Innovations in India
Some Indian startups to have started focusing on product innovation, recognizing that Indian healthcare challenges may require completely new products and technologies that today don't exist. This approach starts with a deep understanding of the healthcare challenge that needs to be addressed, typically by spending a couple of months in a hospital in the relevant department. This is followed by the creation of novel concepts, engineering of new technologies, and product development – a process that can take 3-5 years, or even longer. All these problems required the creation of novel products, incorporating artificial intelligence, precision engineering, electronics, software, and product design expertise, and generate valuable IP in the form of patents on novel technologies.
Government's Initiative
The government has been doing a lot to support such innovation. BIRAC, the funding arm of the Dept of Biotechnology, has provided grants to over a hundred MedTech projects, at different stages of development. There are several other grant-making bodies, such as Indian and international Foundations, that are also supporting MedTech innovation in India. VC interest, and capital, in the sector, has been slowly increasing, albeit from a low base- and is likely to explode once a couple of successes are seen in this sector.

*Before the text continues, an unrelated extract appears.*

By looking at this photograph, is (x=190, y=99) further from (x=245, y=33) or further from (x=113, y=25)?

In summary, MedTech offers a generational opportunity for innovators and entrepreneurs- a large, fast-growing sector with global opportunity, an obvious product innovation gap, and the opportunity to create extraordinary impact along with economic success. The sector's perceived challenges, i.e. time and investment to develop and launch a product, uncertainty around commercial success, and a fluid regulatory environment with periodic price control challenges, do not take away from the fundamental opportunity this sector offers.
The opportunity is global, as most emerging economies will face similar healthcare challenges as India, and will be relevant markets for such products. India today has a unique opportunity to become the MedTech innovation hub for global emerging markets, much like the US is for developed markets. Capitalizing on this opportunity will enable India to craft another global success story (after IT and pharmaceuticals) while transforming the lives of 125 crore Indians.